Collected data entries:
*-*-*

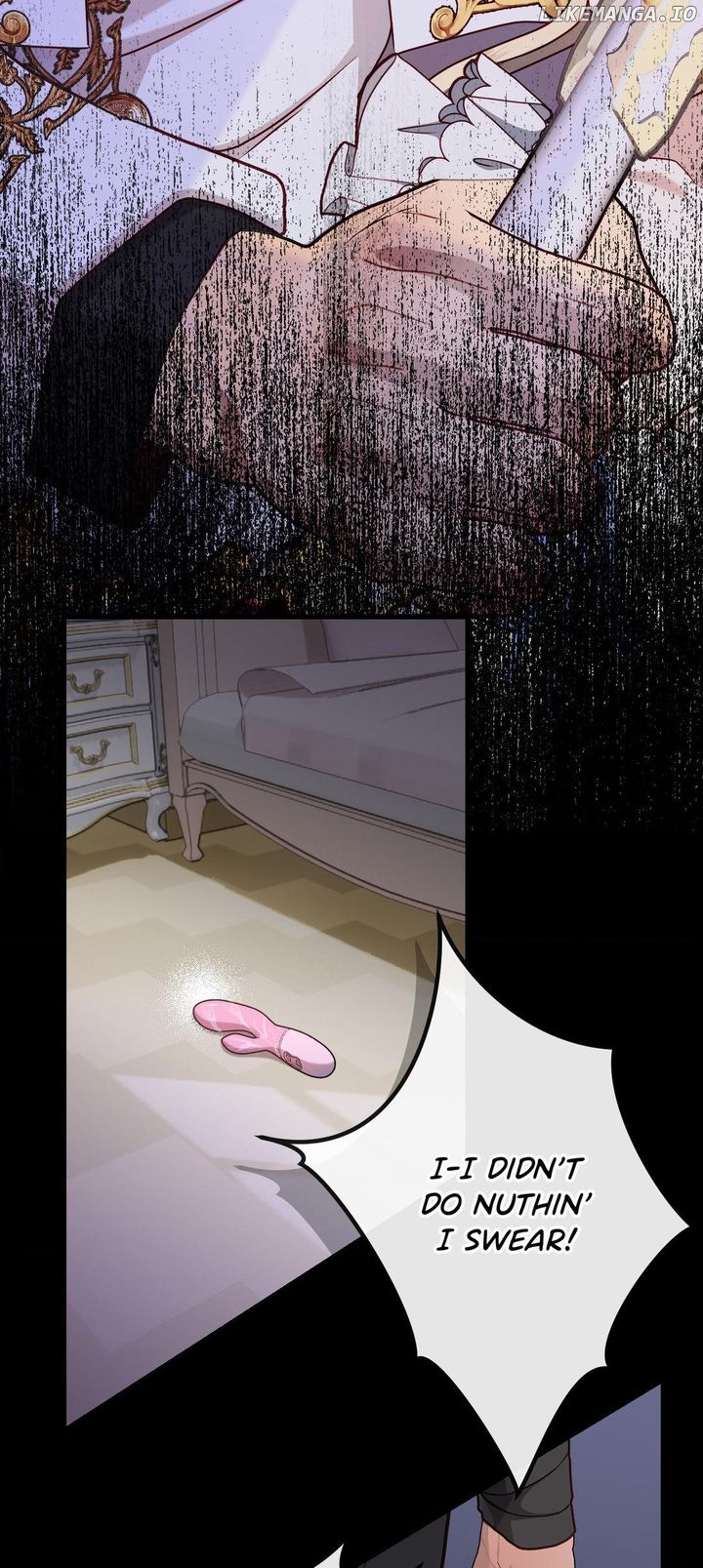 Trapped in a Ruined Reverse Harem Game Chapter 3 231 03 result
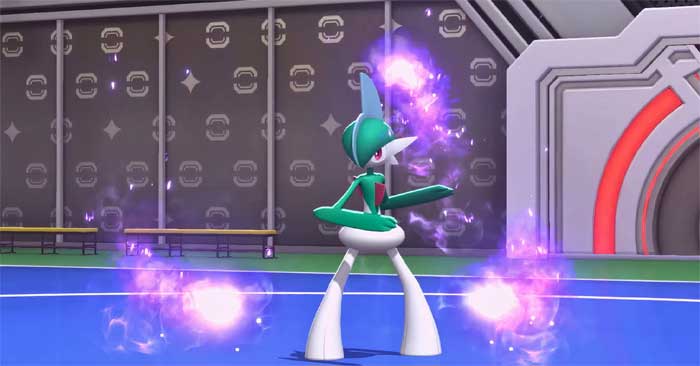Pokemon trong Pokémon Champions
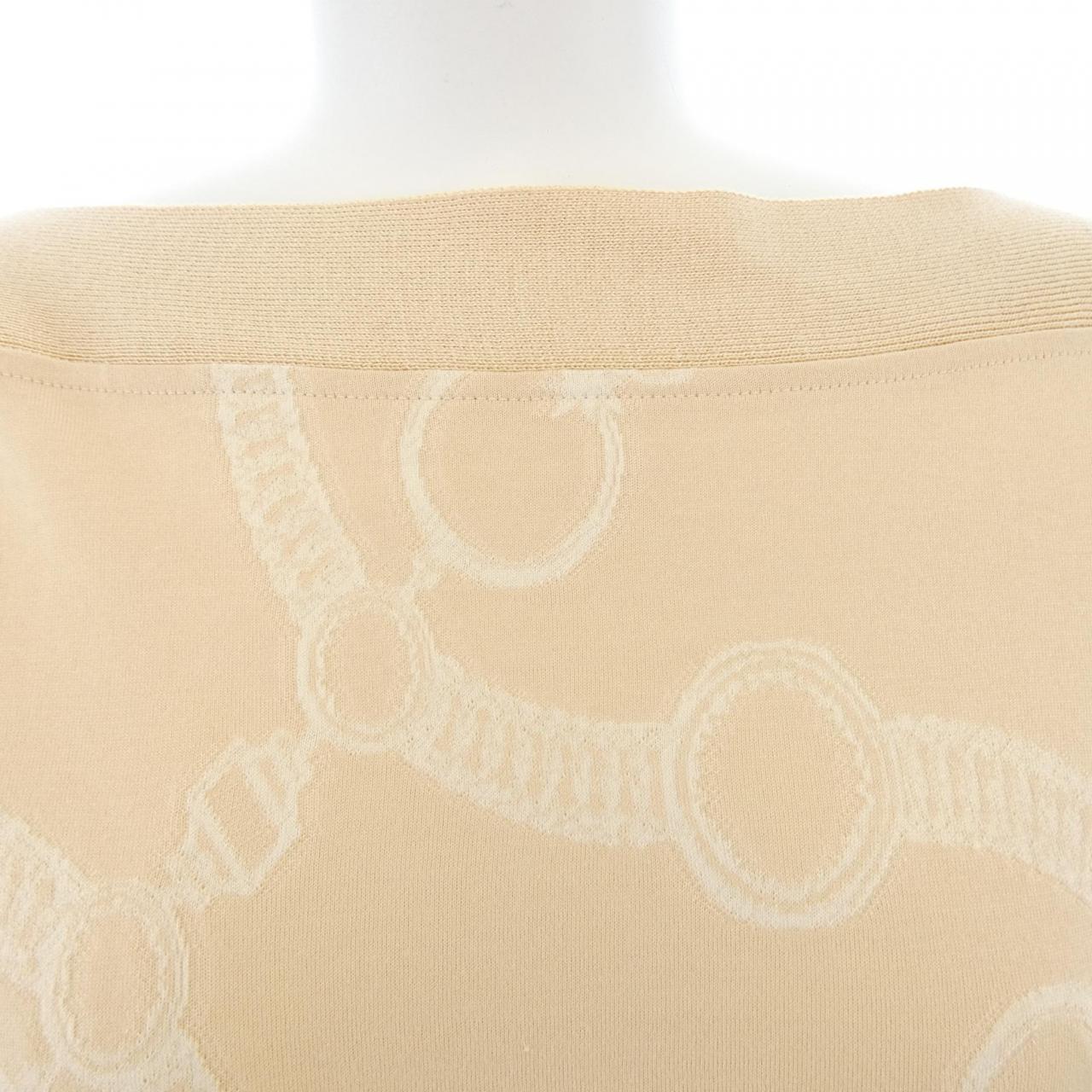 エルメス HERMES 2E4503DZ カットワンピース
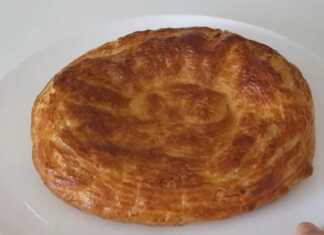 Πίτα βουτύρου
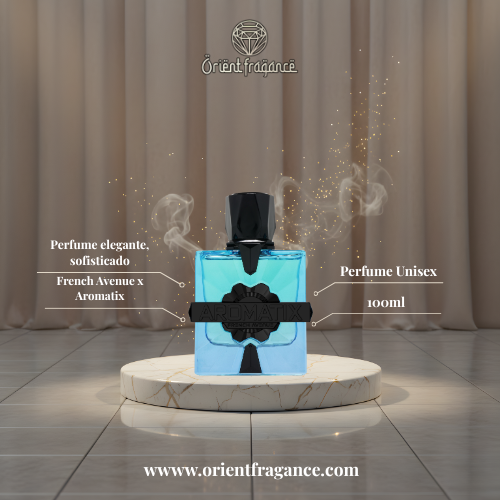 Image of French Avenue x Aromatix - Magnetiq - Extrait De Parfum - Perfume Unisex-3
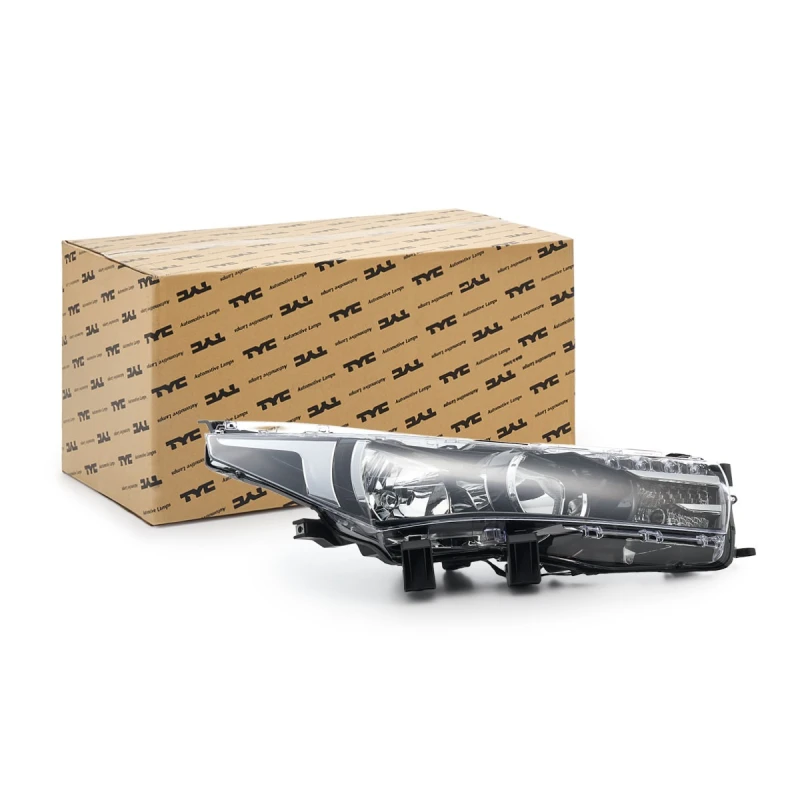 Image of TYC 20-15049-06-2 Headlights LED, with LED, Right Headlight (259)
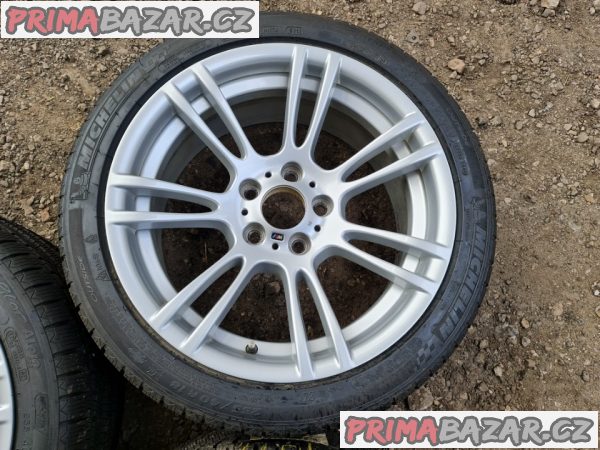 Alu kola disky BMW M 1er E82 E90 E92 E93 styling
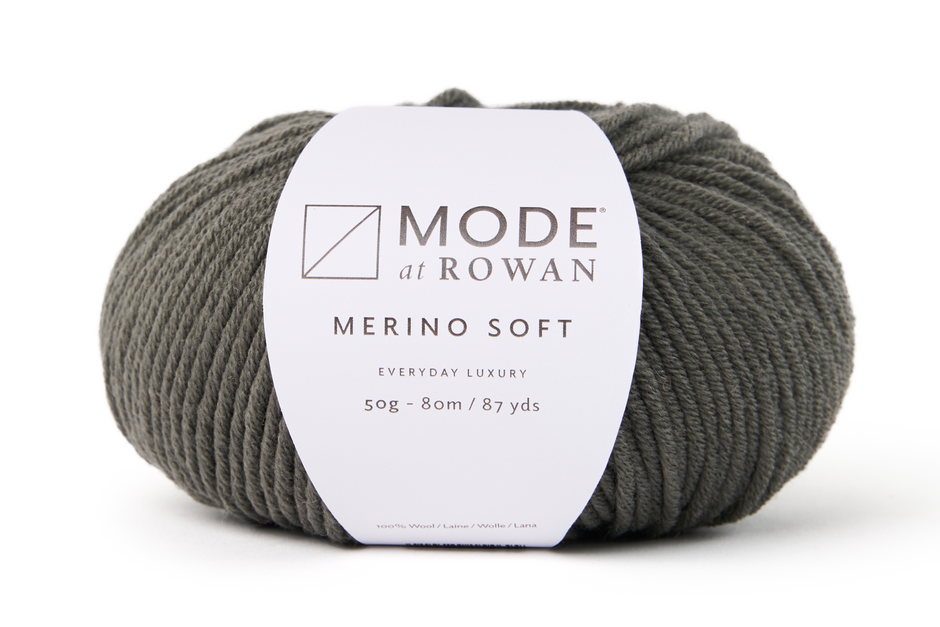 Merino soft, MODE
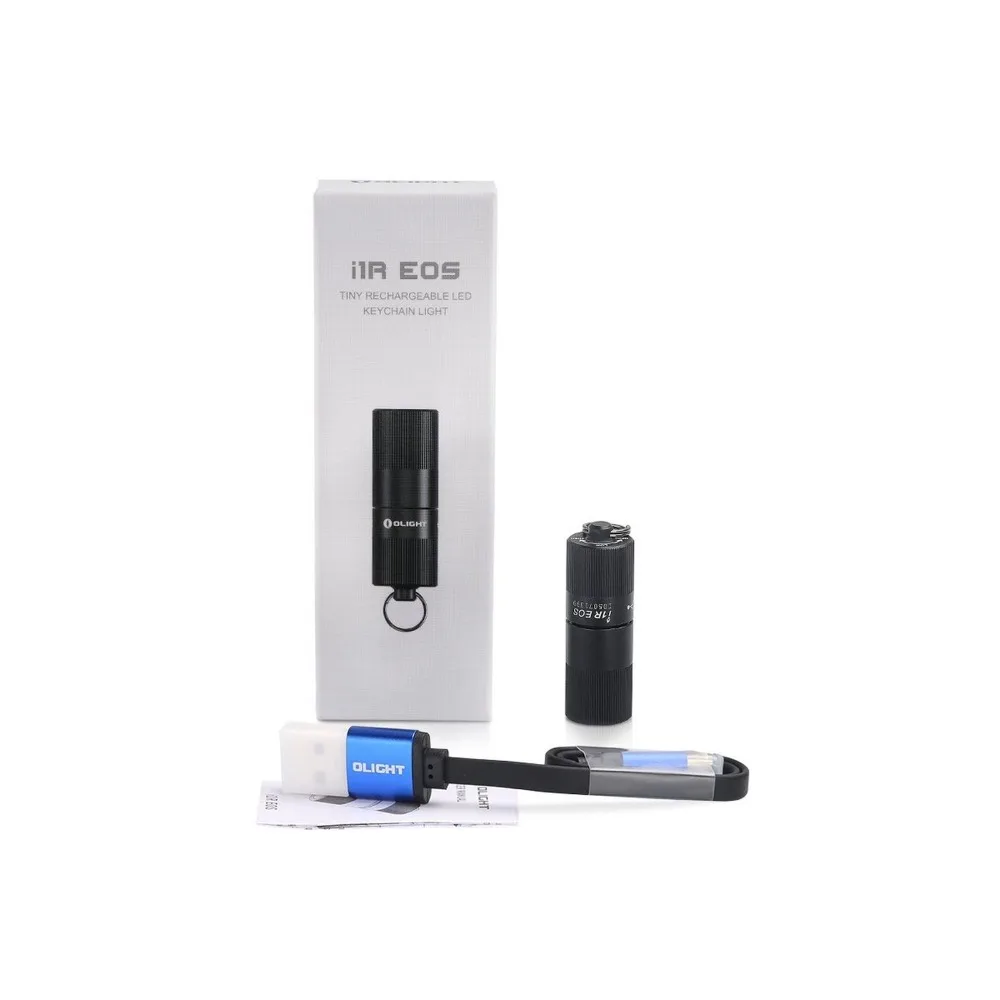 Olight I1R EOS брелок фонарики фонарик luxion TX светодиодный 130 люмен | Лампы и освещение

*-*-*

Task description: Using the entries above, extract exactly the lines from the one that contains "Πίτα βουτύρου" through the one that contains "Merino soft, MODE". Do not carry over any pictures.

Output for this task:
 Πίτα βουτύρου
 Image of French Avenue x Aromatix - Magnetiq - Extrait De Parfum - Perfume Unisex-3
 Image of TYC 20-15049-06-2 Headlights LED, with LED, Right Headlight (259)
 Alu kola disky BMW M 1er E82 E90 E92 E93 styling
 Merino soft, MODE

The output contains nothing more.